Matar also said that he had only read a couple of pages of

The Satanic Verses

, and had seen YouTube videos of the writer.

"I don't like him very much," Matar said of the novelist, according to the

Post

.

"He is someone who attacked Islam, attacked his beliefs, his belief system," he added.

Police believe he acted alone.

In the photo of his email appears the image of Ayatollah Ali Khamenei, the current spiritual leader of Iran, according to the newspaper

The New York Times

.

Iran also blamed the writer of the attack for having insulted the 1.5 billion Muslims, but denied any connection to the attack or its perpetrator.

According to investigators, Matar traveled to the Chautauqua Institution, an idyllic cultural retreat near Lake Erie, where he purchased the conference pass.

Witnesses to the attack explained that there were no obvious security controls at the entrance to the amphitheater, where some 2,500 people gathered to listen to the threatened author, a champion of freedom of expression who in recent years had relaxed security despite continuing to be threatened: the fatwa has never been revoked.

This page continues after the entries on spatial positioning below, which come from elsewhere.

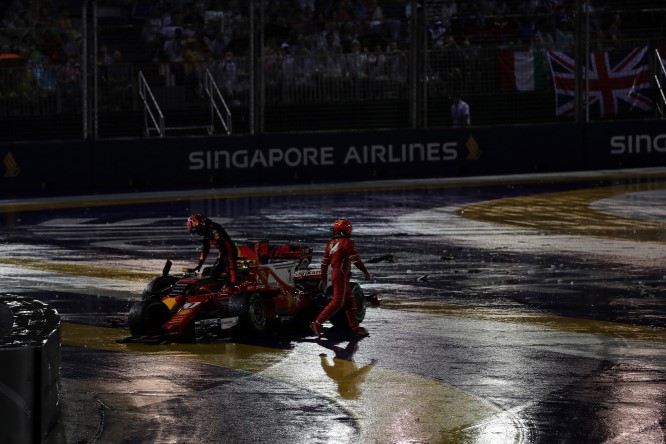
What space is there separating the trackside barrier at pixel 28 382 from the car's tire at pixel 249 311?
394 cm

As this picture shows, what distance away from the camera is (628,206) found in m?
24.8

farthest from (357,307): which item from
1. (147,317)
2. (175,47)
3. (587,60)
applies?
(587,60)

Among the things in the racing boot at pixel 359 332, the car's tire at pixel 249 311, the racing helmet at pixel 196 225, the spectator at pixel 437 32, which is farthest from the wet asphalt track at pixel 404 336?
the spectator at pixel 437 32

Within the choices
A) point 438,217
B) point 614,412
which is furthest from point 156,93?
point 614,412

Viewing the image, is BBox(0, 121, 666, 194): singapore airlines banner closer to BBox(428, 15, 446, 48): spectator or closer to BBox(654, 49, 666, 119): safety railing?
BBox(654, 49, 666, 119): safety railing

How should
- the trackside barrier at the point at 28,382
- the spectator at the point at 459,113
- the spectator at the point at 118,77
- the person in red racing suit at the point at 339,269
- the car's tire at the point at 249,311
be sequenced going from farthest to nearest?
the spectator at the point at 459,113
the spectator at the point at 118,77
the person in red racing suit at the point at 339,269
the car's tire at the point at 249,311
the trackside barrier at the point at 28,382

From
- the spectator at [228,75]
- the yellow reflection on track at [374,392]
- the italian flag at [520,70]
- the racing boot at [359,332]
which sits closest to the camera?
the yellow reflection on track at [374,392]

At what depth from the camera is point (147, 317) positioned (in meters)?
13.2

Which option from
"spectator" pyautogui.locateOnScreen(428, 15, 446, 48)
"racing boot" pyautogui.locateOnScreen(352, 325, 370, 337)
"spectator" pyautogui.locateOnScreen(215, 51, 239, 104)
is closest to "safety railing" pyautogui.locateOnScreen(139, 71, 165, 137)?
"spectator" pyautogui.locateOnScreen(215, 51, 239, 104)

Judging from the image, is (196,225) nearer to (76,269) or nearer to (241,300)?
(241,300)

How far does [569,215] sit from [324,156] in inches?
310

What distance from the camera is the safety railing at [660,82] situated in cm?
3064

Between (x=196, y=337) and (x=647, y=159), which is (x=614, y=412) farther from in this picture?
(x=647, y=159)

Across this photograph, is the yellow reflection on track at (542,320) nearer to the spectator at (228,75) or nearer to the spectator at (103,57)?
the spectator at (228,75)
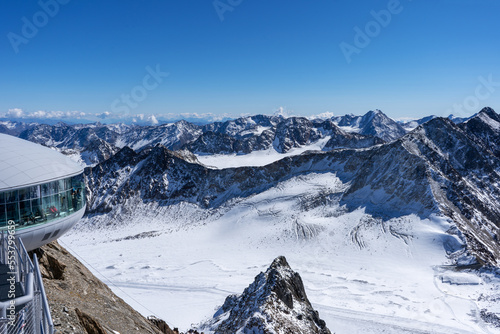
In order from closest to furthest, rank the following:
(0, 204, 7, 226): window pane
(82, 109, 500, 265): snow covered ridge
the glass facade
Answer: (0, 204, 7, 226): window pane < the glass facade < (82, 109, 500, 265): snow covered ridge

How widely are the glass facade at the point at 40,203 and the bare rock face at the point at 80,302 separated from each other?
3.92 metres

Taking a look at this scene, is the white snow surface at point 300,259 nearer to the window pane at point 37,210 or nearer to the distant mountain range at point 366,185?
the distant mountain range at point 366,185

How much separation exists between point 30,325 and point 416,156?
9606 centimetres

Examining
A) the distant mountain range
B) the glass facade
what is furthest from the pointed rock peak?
the glass facade

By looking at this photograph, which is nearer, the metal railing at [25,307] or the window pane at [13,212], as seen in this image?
the metal railing at [25,307]

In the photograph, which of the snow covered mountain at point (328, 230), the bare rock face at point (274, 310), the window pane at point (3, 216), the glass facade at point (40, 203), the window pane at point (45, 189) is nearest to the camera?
the window pane at point (3, 216)

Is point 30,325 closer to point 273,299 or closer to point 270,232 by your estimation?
point 273,299

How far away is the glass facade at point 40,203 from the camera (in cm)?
1123

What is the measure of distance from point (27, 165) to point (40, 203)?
180 cm

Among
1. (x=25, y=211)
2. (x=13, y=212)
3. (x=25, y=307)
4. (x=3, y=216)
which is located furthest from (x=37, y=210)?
(x=25, y=307)

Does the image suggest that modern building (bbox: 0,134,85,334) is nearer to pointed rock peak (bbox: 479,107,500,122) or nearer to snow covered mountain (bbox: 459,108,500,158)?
snow covered mountain (bbox: 459,108,500,158)

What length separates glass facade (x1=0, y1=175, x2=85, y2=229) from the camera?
11.2 meters

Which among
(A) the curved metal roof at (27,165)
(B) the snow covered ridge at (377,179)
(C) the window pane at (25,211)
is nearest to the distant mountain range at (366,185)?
(B) the snow covered ridge at (377,179)

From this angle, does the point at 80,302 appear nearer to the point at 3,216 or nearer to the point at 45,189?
the point at 3,216
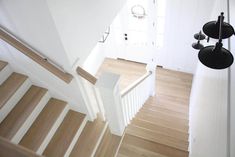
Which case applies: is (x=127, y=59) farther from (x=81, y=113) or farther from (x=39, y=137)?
(x=39, y=137)

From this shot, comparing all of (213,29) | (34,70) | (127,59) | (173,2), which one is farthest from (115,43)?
(213,29)

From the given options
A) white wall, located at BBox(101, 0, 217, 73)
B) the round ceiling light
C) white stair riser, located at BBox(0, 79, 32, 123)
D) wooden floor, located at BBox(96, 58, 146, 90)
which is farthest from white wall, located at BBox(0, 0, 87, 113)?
the round ceiling light

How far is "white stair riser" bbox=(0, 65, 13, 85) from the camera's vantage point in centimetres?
272

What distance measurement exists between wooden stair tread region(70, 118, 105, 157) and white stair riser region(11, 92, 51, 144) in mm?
603

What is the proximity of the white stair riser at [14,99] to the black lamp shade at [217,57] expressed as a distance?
2139 millimetres

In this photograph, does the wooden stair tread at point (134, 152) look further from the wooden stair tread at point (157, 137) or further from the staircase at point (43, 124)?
the wooden stair tread at point (157, 137)

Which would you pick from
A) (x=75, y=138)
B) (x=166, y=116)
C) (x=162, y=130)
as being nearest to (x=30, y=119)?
(x=75, y=138)

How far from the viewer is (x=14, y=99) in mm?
2658

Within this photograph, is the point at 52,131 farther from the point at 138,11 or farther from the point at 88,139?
the point at 138,11

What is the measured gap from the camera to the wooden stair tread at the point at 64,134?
8.43 ft

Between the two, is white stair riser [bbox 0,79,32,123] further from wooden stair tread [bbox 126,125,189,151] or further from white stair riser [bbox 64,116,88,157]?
wooden stair tread [bbox 126,125,189,151]

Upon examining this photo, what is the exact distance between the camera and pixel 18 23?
214 centimetres

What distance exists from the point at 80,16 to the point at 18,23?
607 millimetres

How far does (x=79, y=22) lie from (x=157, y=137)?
6.53ft
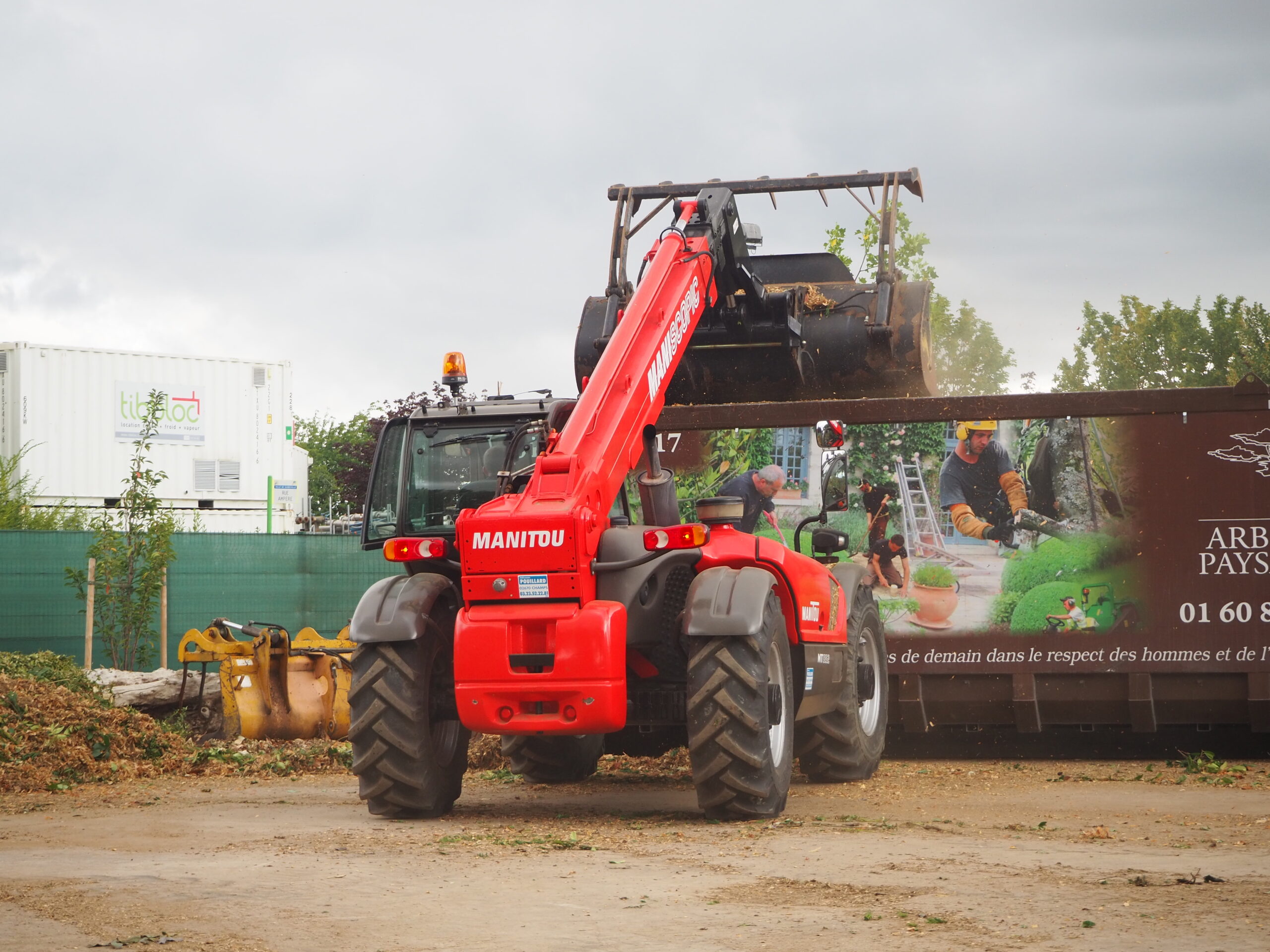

At the head of it, the Iranian authorities have put a high price: a reward for the executor of the fatwa that has been growing since 1989, with contributions from various entities of the regime, to exceed three million dollars.

Follow all the international information on

Facebook

and

Twitter

, or in

our weekly newsletter

.

Source: elparis

All news articles on 2022-08-18

You may like

News/Politics 2024-04-15T18:03:08.043Z

Trends 24h

Latest

© Communities 2019 - Privacy

The information on this site is from external sources that are not under our control.
The inclusion of any links does not necessarily imply a recommendation or endorse the views expressed within them.